Necessary Equipment: a stoneware crock; a food grade plastic bucket or other nonreactive container to hold your pickles, such as a large glass jar; a measuring cup and measuring spoons; and either a plate that will fit snuggly inside the rim of your container or two plastic Ziploc bags large enough to cover the surface of your pickling crock.
Ingredients: 2 pounds cucumbers or about 2 quarts of other vegetables, such as quartered green tomatoes; green or wax beans; thinly sliced carrots or beets; small peppers or pepper strips
Brine: 3 Tablespoons fine sea salt; 1 quart filtered water.
Suggested herbs and spices:
Garlic is a must in my opinion – 5-6 cloves, crushed, sliced, or chopped per quart of brine
Dill – a handful of dill heads or fronds per quart of brine
Black Peppercorns – 1 teaspoon whole peppercorns per quart of brine
Mustard Seed – 1/2 teaspoon per quart
Chile peppers – dried or fresh, 1-2 per quart of brine, or more if you dare
Bay leaves – 1 per quart of brine
For crunchier pickles – add a few grape or sour cherry leaves per quart of brine.
**A note on other spices — The sky is the limit with how you spice your pickle. My advice is to choose no more than three predominant, complimentary flavors that you want to accent in your pickle. I almost always use garlic. Try an Asian spiced pickle with Sichuan peppercorns and ginger, or a Mexican spiced pickle with jalapenos, cumin, and oregano. Mixed pickling spice gives pickles a spicier, old fashioned flavor. Create your own pickle based on your own favorite herbs and spices, such as horseradish, fennel, celery, basil, tarragon, or curry powder.
In a clean crock or other pickling vessel, layer your well washed vegetables and spices. Leave about 4 inches at the top of your crock. Prepare your brine with cold, filtered water. Whisk well to completely dissolve the salt and pour the brine over your vegetables. The brine should just cover your vegetables.
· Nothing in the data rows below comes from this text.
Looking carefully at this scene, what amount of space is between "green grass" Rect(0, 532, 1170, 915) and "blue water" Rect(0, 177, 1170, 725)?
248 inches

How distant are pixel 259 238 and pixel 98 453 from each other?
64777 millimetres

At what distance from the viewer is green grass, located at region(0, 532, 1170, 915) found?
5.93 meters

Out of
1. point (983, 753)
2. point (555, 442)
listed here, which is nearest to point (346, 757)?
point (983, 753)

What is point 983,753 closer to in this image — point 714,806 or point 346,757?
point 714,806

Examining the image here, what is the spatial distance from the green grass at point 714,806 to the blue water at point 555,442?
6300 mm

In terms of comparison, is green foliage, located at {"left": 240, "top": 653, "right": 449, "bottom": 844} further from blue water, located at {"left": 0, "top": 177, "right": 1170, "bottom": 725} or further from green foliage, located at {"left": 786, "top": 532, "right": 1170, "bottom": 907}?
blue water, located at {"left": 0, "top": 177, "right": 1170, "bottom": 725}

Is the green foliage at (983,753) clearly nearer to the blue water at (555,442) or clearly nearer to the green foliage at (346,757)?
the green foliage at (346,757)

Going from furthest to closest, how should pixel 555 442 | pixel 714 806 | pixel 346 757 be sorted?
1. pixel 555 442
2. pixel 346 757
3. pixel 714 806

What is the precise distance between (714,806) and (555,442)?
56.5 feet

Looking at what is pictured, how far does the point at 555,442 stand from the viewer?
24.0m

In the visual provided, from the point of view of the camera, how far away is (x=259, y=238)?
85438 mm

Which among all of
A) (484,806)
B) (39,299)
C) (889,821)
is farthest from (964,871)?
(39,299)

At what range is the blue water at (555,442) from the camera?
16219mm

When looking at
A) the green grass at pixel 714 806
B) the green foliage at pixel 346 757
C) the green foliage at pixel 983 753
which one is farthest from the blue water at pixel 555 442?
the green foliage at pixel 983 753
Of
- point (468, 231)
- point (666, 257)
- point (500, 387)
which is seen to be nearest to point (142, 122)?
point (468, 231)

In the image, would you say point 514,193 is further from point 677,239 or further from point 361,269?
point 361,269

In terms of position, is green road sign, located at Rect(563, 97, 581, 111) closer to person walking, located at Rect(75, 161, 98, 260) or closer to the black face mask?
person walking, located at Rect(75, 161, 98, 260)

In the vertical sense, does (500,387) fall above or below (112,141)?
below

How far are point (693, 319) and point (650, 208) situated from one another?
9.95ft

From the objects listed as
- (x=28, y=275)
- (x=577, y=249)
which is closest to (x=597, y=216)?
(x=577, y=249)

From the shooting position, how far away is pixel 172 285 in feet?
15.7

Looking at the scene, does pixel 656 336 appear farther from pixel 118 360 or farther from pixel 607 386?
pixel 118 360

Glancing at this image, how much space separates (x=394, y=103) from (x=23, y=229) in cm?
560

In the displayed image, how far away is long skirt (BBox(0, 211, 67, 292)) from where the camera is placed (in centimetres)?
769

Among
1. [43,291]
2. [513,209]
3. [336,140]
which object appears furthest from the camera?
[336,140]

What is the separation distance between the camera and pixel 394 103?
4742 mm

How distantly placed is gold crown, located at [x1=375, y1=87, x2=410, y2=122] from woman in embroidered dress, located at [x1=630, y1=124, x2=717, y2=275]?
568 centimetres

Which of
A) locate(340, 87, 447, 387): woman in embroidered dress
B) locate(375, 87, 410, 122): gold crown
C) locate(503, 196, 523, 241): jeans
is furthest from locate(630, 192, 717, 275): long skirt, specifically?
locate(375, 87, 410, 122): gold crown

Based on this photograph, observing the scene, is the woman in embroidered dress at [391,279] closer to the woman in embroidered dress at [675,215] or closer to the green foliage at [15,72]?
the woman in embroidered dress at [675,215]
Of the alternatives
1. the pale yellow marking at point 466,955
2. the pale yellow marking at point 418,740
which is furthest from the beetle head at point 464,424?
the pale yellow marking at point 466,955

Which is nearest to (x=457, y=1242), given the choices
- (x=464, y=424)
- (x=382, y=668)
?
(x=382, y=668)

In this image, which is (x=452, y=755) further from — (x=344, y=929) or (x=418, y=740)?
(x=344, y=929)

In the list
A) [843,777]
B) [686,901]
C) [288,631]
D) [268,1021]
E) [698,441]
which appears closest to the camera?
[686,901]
Next, you need to weight down your vegetables to keep them fully submerged in the brine. You can do this by using a plate that just fits inside your crock, thus creating a seal, and weighting that plate down with a well-scrubbed, large rock or several quart jars that have been filled with water.
Alternately, you can use a plastic bag filled with brine to act as both a weight and a seal. I often use this method. Fit a heavy 1-gallon plastic freezer bag inside another (for larger than 2 gallon crocks, I use the 2 ½ gallon bags). Fill the inner bag with a salt brine of 3 tablespoons salt to 1 quart of water and tightly close both bags to prevent leaks. Place on top of the pickles, making sure it fits tightly around the inner edge of the crock. It acts as an airtight weight on top of the vegetables, which will discourage the growth of yeast and scum. Store the crock in a cool place (60° to 75°F). Liquid may bubble and seep from the pickles as they ferment, so place the crock on a tray to contain any overflow.
Your pickles will take about 4-10 days to complete fermentation, depending on the temperature of fermentation and the concentration of salt in your brine. Cooler temperatures and saltier brines slow fermentation. You will know that fermentation is complete when bubbles are no longer rising to the surface of your pickles and they have a fresh, tart smell. Taste the brine. If the saltiness is not balanced with sourness, you can let your pickles continue to ferment another day or two.
Truly Sensational Hot Sauce:
Ferment hot peppers, adding garlic for spicing, if you wish. Turn your fermented hot peppers into hot sauce by simply stemming and pureeing them. Be sure to wear gloves when handling hot peppers. If you want a thinner sauce, strain. Bottled sauce will keep all year in the refrigerator.